Ablation possible when steroid injections fail
Patients with low back pain who don’t respond robustly to intra-articular steroid injections may still be candidates for treatment with radiofrequency ablation (RFA), researchers said here.
Those with sacroiliac joint pain who had at least a 25% response to the injections still appeared to benefit from RFA of the lateral branches, Jianguo Cheng, MD, PhD, of the Cleveland Clinic in Cleveland, and colleagues reported at the American Academy of Pain Medicine meeting.
“The duration of pain relief after radiofrequency ablation … is independent of the degree of pain relief within the range of 25% to 100% after sacroiliac intra-articular steroid injections,” Cheng said during an oral presentation. “Don’t disqualify a patient from radiofrequency ablation if they only achieved 25% to 49% relief from steroid injections.”
Therapeutic options for spinal pain, particularly at the sacroiliac joint, are lacking because clinicians don’t fully understand the mechanisms of the pain, Cheng explained. Intra-articular steroid injections have been commonly used, but the length of pain relief they provide varies.

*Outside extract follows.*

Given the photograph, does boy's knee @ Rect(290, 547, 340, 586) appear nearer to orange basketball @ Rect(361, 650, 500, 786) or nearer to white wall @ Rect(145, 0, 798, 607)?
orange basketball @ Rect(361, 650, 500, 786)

Traditionally, the degree of pain relief from steroid injections has been used to determine if patients would be good candidates for RFA of the lateral branches that innervate the sacroiliac joint. RFA of the lateral branches is often considered only if the patient had more than 50% pain reduction from intra-articular steroid injection.
Cheng’s group conducted a retrospective study of 80 patients who underwent pre-operative intra-articular steroid injections RFA from January 2006 to June 2009 at the Cleveland Clinic.
The vast majority (75%) of these patients had at least 50% pain relief from the injections, while the rest had a response of 25% to 49%.
Cheng said patients with the more robust responses had the following characteristics:
- Older age
- More likely to have pain radiating to the leg
- More likely to have gradual onset pain
- Less likely to have pain with extension or axial rotation
Overall, they found that the degree of pain relief within the range of 25% to 100% from sacroiliac joint intra-articular steroid injection did not predict the outcomes of RFA. The duration of pain relief post-RFA of the lateral branches was independent of the degree of pain relief within the range of 25%-100% after steroid injections.
After adjusting for variables such as age, modes of pain onset, multiple pain complaints, and responses to extension or axial rotation of the lumbar spine in the multivariable proportional hazards model, the difference in duration of post-RFA pain relief between the groups was not significant (hazard ratio 0.96, 95% CI 0.49 to 1.90, P=0.91).
However, Cheng noted that at six months after RFA, the overall efficacy of the procedure in their patient population appeared to be lower than in previous studies. That may be because the study cohort was older, had a higher rate of previous spine surgery, had a higher rate of opioid use, and had greater pain complaints.
Clinicians who are considering RFA in patients who demonstrate a lower response to steroid injections should consider a physical exam as well as the patient’s history before proceeding.
He added that there aren’t many alternative treatments for patients who are denied RFA by their insurance companies. “Many people end up on [long-term] opioids, which often creates possible opioid-related problems.”
The study was partly funded by the Anesthesiology Institute of Cleveland Clinic.
The researchers reported no conflicts of interest.
Cheng J, et al The degree of pain relief from intraarticular steroid injection of the sacroiliac joint does not predict the outcomes of radiofrequency ablation of the lateral branches AAPM 2012; Abstract 136.